Vale ressaltar a escultura retrô-futurista Steampunk Tree, do artista Sean Orlando, que encontrou na entrada da fábrica da Dogfish Head morada permanente. É uma atração à parte e mostra o compromisso de Caligione com a arte, presente também nos rótulos de suas cervejas, simplesmente maravilhosos. Infelizmente, pelas leis estaduais, a fábrica só pode oferecer quatro “samplers” (copinhos de 100 ml) de suas cervejas a cada visitante. Ou seja: se você quiser continuar bebendo, terá que voltar ao pub ou comprar garrafas ali mesmo para levar para casa ou para o hotel (o que já é um bom consolo, difícil mesmo é não levar quase tudo que tem na loja).

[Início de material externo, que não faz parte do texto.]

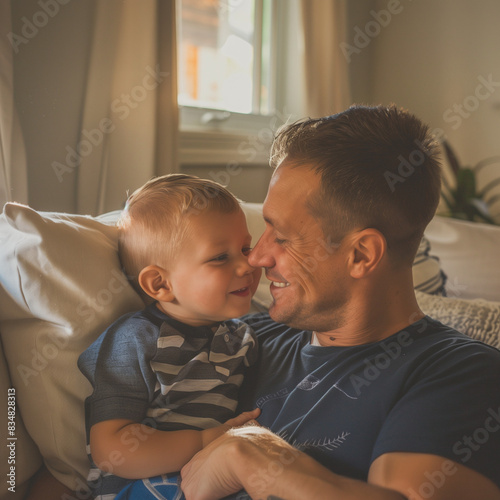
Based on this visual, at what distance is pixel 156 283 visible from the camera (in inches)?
48.1

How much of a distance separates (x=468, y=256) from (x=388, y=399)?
59.6 inches

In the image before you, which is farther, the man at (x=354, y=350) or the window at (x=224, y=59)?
the window at (x=224, y=59)

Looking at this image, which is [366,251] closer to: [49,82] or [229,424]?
[229,424]

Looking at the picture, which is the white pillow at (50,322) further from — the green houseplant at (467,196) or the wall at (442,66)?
the wall at (442,66)

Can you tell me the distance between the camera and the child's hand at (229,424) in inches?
42.2

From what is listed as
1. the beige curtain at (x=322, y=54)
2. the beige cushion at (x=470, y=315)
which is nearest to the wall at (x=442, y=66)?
the beige curtain at (x=322, y=54)

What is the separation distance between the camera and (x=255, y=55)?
321cm

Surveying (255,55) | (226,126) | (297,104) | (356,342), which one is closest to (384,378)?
(356,342)

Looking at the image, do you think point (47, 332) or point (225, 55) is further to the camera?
point (225, 55)

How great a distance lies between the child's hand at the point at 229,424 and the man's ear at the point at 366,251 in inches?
14.1

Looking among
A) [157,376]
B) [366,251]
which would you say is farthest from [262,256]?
[157,376]

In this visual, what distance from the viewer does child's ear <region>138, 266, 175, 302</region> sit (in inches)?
47.6

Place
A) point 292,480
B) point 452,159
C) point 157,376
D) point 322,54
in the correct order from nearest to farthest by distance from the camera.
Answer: point 292,480 < point 157,376 < point 322,54 < point 452,159

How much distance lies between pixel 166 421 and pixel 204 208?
1.48 feet
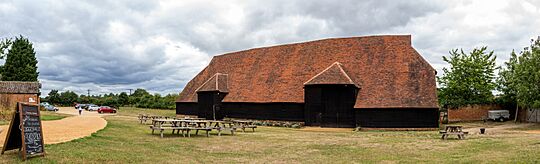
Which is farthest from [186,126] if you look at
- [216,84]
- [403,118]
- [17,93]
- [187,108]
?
[187,108]

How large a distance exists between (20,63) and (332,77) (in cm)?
4552

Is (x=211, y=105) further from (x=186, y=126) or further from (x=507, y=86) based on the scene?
(x=507, y=86)

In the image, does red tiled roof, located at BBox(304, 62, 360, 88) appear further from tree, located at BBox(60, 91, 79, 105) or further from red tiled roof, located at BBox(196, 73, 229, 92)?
tree, located at BBox(60, 91, 79, 105)

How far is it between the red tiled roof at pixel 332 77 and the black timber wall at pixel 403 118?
→ 106 inches

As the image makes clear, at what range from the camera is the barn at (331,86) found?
94.3 feet

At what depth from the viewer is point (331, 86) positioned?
3000 cm

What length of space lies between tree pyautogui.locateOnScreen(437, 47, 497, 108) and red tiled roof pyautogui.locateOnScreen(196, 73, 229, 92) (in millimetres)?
20088

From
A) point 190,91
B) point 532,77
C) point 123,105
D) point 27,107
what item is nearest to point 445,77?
point 532,77

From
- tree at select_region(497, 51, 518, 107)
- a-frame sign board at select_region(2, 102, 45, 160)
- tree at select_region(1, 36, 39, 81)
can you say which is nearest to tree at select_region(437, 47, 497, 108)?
tree at select_region(497, 51, 518, 107)

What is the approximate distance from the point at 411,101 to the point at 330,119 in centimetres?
573

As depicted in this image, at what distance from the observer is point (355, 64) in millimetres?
32531

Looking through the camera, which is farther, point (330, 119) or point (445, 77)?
point (445, 77)

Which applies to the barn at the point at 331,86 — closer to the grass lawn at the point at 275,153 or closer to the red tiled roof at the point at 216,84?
the red tiled roof at the point at 216,84

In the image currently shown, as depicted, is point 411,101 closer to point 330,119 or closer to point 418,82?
point 418,82
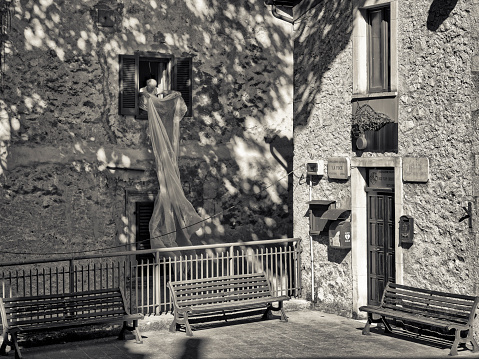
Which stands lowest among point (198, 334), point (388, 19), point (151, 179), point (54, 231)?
point (198, 334)

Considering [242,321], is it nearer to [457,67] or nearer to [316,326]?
[316,326]

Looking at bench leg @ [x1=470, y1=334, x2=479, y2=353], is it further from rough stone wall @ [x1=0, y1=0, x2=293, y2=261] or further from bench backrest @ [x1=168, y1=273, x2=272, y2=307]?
rough stone wall @ [x1=0, y1=0, x2=293, y2=261]

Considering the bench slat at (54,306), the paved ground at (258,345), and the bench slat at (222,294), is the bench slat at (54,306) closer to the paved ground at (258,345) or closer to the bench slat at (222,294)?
the paved ground at (258,345)

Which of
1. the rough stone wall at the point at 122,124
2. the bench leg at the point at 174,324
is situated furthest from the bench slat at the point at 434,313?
the rough stone wall at the point at 122,124

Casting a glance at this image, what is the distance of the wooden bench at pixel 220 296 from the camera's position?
12.1 m

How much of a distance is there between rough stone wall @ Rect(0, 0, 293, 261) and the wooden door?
3.29m

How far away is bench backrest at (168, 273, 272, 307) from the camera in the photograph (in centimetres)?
1213

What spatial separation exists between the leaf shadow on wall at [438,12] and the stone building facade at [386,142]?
14 millimetres

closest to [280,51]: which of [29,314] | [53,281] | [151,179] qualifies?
[151,179]

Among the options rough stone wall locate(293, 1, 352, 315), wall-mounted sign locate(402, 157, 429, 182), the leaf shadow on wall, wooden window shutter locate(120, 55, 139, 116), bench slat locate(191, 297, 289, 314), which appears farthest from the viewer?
wooden window shutter locate(120, 55, 139, 116)

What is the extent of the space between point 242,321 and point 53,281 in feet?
11.0

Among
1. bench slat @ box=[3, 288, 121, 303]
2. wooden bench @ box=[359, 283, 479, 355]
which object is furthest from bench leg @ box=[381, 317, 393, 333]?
bench slat @ box=[3, 288, 121, 303]

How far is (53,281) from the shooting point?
544 inches

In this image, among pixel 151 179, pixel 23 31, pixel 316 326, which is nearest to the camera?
pixel 316 326
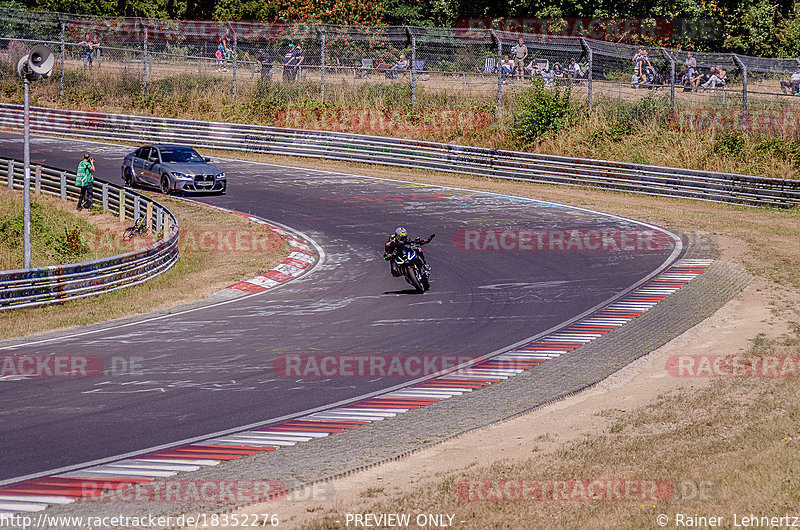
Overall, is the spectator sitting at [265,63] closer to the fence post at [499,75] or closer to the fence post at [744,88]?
the fence post at [499,75]

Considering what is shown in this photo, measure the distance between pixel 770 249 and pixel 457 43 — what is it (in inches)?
610

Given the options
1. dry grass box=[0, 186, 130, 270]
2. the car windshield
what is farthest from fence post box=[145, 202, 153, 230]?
the car windshield

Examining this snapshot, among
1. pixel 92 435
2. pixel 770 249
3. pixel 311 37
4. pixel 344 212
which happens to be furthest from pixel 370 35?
pixel 92 435

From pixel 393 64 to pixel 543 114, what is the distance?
251 inches

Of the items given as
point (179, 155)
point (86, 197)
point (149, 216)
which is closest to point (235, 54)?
point (179, 155)

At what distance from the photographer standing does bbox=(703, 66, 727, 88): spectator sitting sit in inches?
776

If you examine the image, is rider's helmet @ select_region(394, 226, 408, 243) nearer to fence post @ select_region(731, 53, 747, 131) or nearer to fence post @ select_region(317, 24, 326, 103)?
fence post @ select_region(731, 53, 747, 131)

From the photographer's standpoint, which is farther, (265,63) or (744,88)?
(265,63)

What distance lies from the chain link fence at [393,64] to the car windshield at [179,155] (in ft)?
28.7

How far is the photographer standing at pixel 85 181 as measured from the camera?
26.8 metres

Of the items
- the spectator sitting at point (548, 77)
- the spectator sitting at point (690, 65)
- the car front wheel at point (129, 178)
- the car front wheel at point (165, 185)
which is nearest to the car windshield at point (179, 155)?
the car front wheel at point (165, 185)

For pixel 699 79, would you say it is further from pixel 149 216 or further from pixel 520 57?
pixel 149 216

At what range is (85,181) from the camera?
1065 inches

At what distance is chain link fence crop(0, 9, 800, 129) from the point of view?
30.9 m
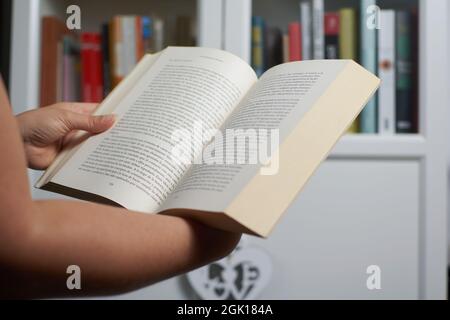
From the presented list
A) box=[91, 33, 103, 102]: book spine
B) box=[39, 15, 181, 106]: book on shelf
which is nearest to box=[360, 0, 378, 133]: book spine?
box=[39, 15, 181, 106]: book on shelf

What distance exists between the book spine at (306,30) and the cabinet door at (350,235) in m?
0.26

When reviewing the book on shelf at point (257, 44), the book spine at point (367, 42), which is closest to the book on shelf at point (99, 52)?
the book on shelf at point (257, 44)

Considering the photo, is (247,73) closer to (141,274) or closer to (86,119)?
(86,119)

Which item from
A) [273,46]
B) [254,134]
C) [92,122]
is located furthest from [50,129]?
[273,46]

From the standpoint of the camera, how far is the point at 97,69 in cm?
115

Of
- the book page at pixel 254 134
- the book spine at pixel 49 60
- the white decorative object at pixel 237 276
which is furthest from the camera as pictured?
the book spine at pixel 49 60

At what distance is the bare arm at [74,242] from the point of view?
1.04 ft

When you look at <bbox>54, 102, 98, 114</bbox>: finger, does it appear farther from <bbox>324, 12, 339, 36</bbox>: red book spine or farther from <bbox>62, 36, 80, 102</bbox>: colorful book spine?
<bbox>324, 12, 339, 36</bbox>: red book spine

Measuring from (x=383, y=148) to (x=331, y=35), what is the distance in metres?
0.29

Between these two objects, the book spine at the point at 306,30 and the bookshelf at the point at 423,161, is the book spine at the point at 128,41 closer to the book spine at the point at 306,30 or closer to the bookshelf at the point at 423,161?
the bookshelf at the point at 423,161

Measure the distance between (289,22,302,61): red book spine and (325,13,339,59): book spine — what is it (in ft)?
0.20

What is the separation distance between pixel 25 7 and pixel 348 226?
2.82ft

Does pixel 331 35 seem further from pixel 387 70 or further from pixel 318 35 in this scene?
pixel 387 70

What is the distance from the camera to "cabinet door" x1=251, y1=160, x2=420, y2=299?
1.03 meters
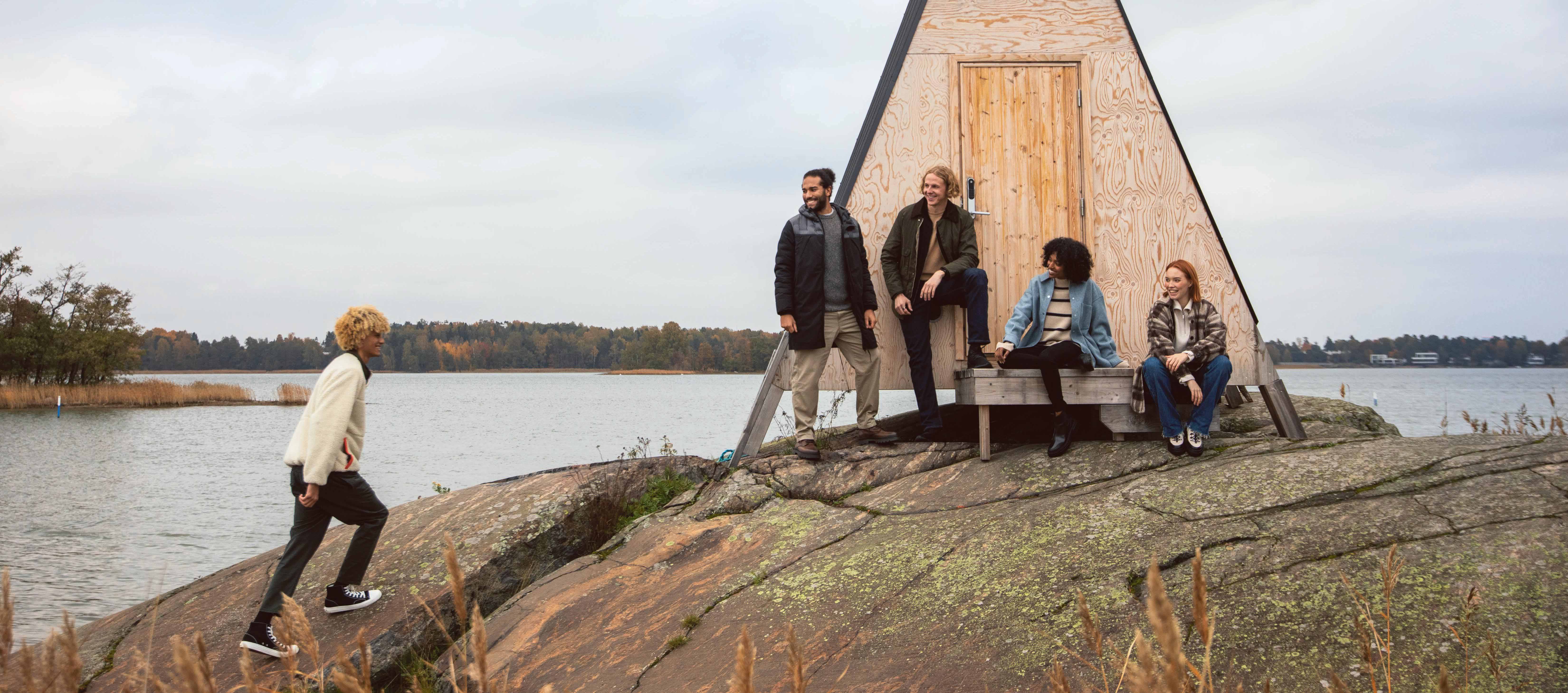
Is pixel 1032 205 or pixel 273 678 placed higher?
pixel 1032 205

Cervejas que experimentamos no pub e na fábrica da Dogfish Head:

- Namaste: fraquinha, sem revelar grandes surpresas além das notas cítricas. ABV 5 IBU 20
- Positive Contact: muito boa, lembra uma típica abadessa pela quantidade alcoólica e pela complexidade. ABV 9 IBU 26
- Province Windsor Ale: uma especial de primavera, amarga na medida, com álcool deliciosamente mesclado aos maltes ingleses escolhidos. ABV 8,2 IBU 44
- Aprilhop: uma IPA sazonal levemente frutada com toques de damasco, bem gostosinha. ABV 7 IBU 50
- 60 minute IPA: maravilhosa, bem fresca (na pressão, muito melhor que a engarrafada), um dos carros-chefe da casa e nossa preferida. ABV 6 IBU 60
- 90 minute IPA: uma Imperial IPA mais alcoólica, lupulada e pungente que a 60 minutes. ABV 9 IBU 90
- 75 minute IPA: simplesmente uma mistura das duas IPAs citadas acima. Coisas de Sam. -
Indian Brown Ale: uma Ale encorpada e com amargor na medida. Combinou bastante com a noite fria. ABV 7,2 IBU 50
- Raison D’Etre: próxima ao vinho na fermentação e na alma. Não gostamos muito por conta dos toques doces de uva passa, um tanto enjoativos. ABV 8 IBU 25
- Sah’tea: com forte gosto de chá, outra cerveja que não nos conquistou. ABV 9 IBU 6
- History of Past Years: Vange gostou e Cilmara, não. Azedinha, parece pão líquido. Cilmara acha boa para “limpar a serpentina”. ABV 4 IBU 2

*ABV= graduação alcoólica *IBU= amargor

Maiores informações sobre as cervejas, fábrica e tours, no site da Dogfish Head dogfish.com

PS: se você não quiser ficar só no turismo cervejeiro, Rehoboth Beach tem uma praia linda (ventosa e com mar bravo, mesmo em dias quentes) e mais de uma dezenas de Outlets com lojas famosas e preços abaixo dos cobrados nas capitais e grandes cidades dos Estados Unidos. A neblina por lá é tão característica que em um cruzamento no meio da cidade colocaram um farol. Mesmo. Desses que ficam no mar.